Assigned task
Through the line that contains "Label granularity: sequence-level.", return the data below exactly, starting at its first line; leave the rest out.
── Supplied entries
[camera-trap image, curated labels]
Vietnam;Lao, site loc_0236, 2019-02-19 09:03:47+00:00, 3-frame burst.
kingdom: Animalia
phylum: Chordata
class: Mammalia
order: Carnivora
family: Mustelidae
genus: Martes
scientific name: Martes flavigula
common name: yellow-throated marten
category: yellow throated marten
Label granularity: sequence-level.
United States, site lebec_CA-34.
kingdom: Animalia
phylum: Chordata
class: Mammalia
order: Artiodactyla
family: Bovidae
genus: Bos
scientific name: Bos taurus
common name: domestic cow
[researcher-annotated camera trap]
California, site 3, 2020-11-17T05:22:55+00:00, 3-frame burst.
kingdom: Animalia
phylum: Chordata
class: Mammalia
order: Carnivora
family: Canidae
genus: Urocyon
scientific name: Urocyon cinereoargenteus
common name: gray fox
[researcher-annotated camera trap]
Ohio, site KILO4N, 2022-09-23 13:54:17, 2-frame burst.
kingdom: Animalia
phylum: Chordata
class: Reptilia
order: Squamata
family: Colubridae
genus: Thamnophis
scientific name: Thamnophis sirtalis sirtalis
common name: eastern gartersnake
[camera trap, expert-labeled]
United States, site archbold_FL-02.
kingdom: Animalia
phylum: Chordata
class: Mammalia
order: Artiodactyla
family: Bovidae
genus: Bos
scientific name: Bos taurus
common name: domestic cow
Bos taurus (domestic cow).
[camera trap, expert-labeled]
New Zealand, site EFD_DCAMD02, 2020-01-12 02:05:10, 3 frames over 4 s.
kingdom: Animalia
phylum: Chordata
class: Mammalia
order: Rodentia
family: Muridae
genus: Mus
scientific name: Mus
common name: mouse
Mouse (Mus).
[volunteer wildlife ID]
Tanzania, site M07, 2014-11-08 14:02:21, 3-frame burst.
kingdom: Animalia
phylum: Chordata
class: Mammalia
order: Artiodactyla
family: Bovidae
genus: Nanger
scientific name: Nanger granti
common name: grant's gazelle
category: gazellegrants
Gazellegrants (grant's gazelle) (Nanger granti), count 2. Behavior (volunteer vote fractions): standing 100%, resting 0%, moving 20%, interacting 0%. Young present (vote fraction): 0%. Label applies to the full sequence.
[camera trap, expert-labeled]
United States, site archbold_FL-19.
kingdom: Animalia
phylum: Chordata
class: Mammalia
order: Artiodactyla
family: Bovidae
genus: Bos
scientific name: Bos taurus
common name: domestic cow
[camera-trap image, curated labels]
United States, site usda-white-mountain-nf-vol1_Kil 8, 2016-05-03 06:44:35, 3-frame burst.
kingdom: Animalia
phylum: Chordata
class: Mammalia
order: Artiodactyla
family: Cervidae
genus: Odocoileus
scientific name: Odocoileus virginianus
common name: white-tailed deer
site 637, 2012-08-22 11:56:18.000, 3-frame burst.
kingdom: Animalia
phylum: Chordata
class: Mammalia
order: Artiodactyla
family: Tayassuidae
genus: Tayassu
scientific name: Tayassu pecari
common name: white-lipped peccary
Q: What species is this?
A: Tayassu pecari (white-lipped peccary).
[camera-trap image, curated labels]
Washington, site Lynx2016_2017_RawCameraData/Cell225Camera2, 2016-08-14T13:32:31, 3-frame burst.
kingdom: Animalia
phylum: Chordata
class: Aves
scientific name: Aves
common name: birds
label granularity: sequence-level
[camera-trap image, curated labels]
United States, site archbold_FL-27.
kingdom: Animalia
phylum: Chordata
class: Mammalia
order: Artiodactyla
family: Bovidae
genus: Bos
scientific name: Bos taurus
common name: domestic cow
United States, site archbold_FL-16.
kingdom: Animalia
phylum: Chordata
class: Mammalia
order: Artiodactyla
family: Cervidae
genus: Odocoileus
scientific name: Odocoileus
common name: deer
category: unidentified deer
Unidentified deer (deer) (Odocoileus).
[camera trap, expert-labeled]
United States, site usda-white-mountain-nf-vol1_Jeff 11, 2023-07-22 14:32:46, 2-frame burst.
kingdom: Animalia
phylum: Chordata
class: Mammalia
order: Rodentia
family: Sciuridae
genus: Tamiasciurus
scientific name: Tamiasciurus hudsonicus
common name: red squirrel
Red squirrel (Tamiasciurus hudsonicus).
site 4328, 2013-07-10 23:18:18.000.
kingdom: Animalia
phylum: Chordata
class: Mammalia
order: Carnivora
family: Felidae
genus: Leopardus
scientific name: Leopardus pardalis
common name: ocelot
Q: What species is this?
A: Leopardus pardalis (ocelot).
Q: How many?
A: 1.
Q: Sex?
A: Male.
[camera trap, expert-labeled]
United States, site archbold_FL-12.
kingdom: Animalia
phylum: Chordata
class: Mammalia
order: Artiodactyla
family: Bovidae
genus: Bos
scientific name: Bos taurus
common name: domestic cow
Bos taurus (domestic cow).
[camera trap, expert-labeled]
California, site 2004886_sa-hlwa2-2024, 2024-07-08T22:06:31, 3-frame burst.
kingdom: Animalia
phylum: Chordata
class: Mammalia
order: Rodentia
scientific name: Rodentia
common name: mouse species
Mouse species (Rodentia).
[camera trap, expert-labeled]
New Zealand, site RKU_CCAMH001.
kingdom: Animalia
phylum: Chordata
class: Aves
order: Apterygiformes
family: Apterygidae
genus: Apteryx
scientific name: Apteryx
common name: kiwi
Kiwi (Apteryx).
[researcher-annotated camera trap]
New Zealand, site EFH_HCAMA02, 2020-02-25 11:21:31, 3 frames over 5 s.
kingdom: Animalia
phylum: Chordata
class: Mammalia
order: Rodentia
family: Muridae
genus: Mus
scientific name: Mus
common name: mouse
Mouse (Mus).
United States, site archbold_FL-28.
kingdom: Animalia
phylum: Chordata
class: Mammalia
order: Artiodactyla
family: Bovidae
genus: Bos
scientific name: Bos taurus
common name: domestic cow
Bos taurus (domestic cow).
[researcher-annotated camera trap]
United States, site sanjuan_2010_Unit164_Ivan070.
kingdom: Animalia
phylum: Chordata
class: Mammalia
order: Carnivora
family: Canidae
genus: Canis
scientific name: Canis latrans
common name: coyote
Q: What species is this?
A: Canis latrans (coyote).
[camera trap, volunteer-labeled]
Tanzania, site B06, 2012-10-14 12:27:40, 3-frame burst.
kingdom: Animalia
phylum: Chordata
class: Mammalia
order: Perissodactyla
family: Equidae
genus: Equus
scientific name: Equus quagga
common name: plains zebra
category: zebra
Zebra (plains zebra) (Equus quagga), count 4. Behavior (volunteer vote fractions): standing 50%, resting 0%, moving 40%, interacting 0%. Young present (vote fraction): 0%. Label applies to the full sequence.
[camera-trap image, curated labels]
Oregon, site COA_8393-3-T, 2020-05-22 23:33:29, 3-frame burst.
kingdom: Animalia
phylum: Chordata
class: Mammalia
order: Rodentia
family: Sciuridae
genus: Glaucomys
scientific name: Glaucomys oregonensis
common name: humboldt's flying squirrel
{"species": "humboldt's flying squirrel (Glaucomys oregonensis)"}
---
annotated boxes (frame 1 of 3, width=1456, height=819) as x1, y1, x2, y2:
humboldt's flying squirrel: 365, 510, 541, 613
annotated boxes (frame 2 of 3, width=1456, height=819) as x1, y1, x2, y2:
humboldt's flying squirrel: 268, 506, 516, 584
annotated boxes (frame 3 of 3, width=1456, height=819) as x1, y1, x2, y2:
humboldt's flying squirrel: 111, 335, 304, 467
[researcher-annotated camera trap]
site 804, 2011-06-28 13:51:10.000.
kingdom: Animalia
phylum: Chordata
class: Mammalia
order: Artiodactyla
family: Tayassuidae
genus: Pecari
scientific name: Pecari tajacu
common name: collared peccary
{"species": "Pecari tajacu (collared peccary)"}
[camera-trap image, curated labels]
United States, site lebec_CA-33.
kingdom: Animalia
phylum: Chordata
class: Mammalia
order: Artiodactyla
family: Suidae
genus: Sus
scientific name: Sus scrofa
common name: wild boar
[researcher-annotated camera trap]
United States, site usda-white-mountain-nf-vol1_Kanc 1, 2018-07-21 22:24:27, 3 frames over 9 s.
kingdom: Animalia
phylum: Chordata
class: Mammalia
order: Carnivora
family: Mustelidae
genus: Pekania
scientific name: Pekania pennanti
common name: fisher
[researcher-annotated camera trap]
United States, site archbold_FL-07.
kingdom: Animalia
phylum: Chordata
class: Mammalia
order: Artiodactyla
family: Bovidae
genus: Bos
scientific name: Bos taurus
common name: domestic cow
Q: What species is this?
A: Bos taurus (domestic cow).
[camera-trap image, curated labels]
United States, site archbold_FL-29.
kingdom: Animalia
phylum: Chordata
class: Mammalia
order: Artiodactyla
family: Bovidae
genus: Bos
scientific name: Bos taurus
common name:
────
Response to this task
[camera-trap image, curated labels]
Vietnam;Lao, site loc_0236, 2019-02-19 09:03:47+00:00, 3-frame burst.
kingdom: Animalia
phylum: Chordata
class: Mammalia
order: Carnivora
family: Mustelidae
genus: Martes
scientific name: Martes flavigula
common name: yellow-throated marten
category: yellow throated marten
Label granularity: sequence-level.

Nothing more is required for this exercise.